Once the cloud-controller-manager initializes this node, the kubelet removes this taint. Verify the taints are configured by using regular kubectl commads and some of the parsing and filtering capabilities that jq provides as showed below.

kubectl get nodes -o json | jq ‘[.items[] | {name: .metadata.name, taints: .spec.taints}]’
{
    "name": "k8s-worker-01",
    "taints": [
      {
        "effect": "NoSchedule",
        "key": "node.cloudprovider.kubernetes.io/uninitialized",
        "value": "true"
      }
    ]
  },
<skipped...>

Once the nodes are properly tainted we can install the vSphere cloud-controller-manager. Note CPI is tied to the specific kubernetes version we are running. In this particular case I am running k8s version 1.24. Get the corresponding manifest from the official cloud-provider-vsphere github repository using below commands.

VERSION=1.24
wget https://raw.githubusercontent.com/kubernetes/cloud-provider-vsphere/master/releases/v$VERSION/vsphere-cloud-controller-manager.yaml

Now edit the downloaded yaml file and locate the section where a Secret object named vsphere-cloud-secret is declared.
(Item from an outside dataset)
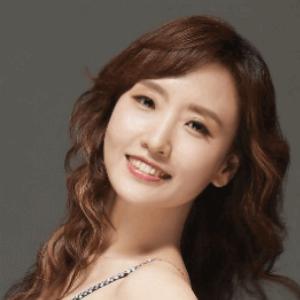 Junghye Yoon - Line Dance Choreographer
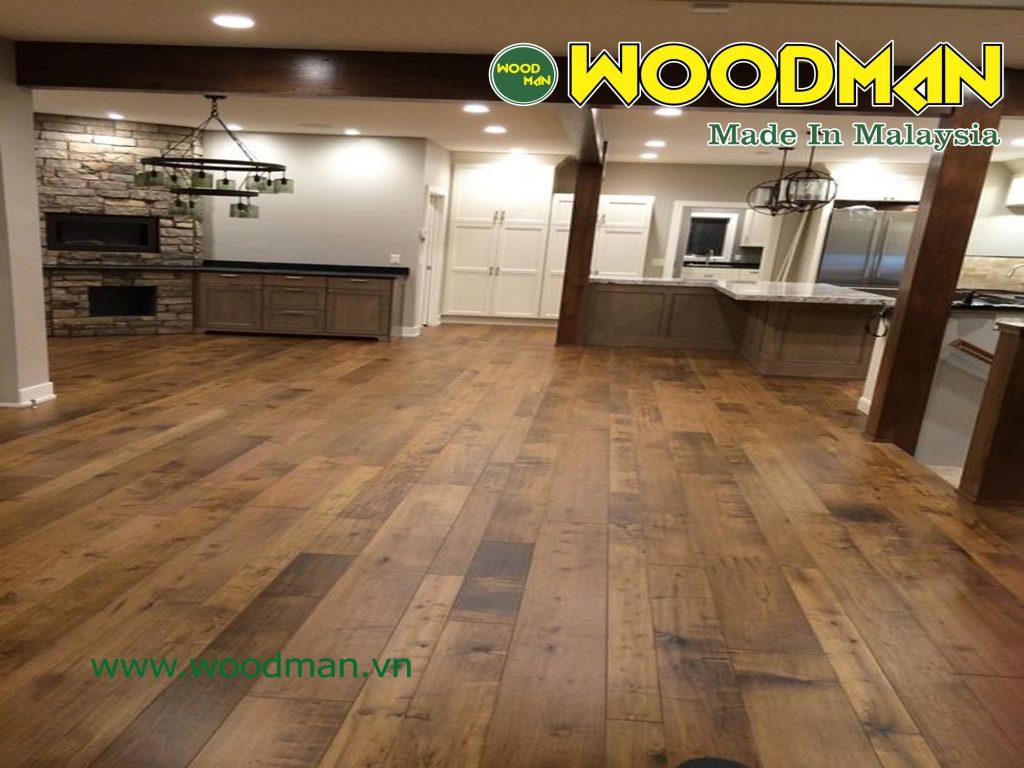 Cốt gỗ HDF mà WOODMAN sử dụng được làm bằng những cây gỗ cứng tốt nhất trên thế giới về độ ổn định độ mài mòn và tính chịu nước chống ẩm.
Change the highlighted lines to match your environment settings. Given the fact this intents to be a lab environment and for the sake of simplicity, I am using a full-rights administrator account for this purpose. Make sure you should follow best practiques and create minimum privileged service accounts if you plan to use it in a production environment. Find here the full procedure to set up specific roles and permissions.

vi vsphere-cloud-controller-manager.yaml (Secret)
apiVersion: v1
kind: Secret
metadata:
  name: vsphere-cloud-secret
  labels:
    vsphere-cpi-infra: secret
    component: cloud-controller-manager
  namespace: kube-system
  # NOTE: this is just an example configuration, update with real values based on your environment
stringData:
  172.25.3.3.username: "[email protected]"
  172.25.3.3.password: "<useyourpasswordhere>"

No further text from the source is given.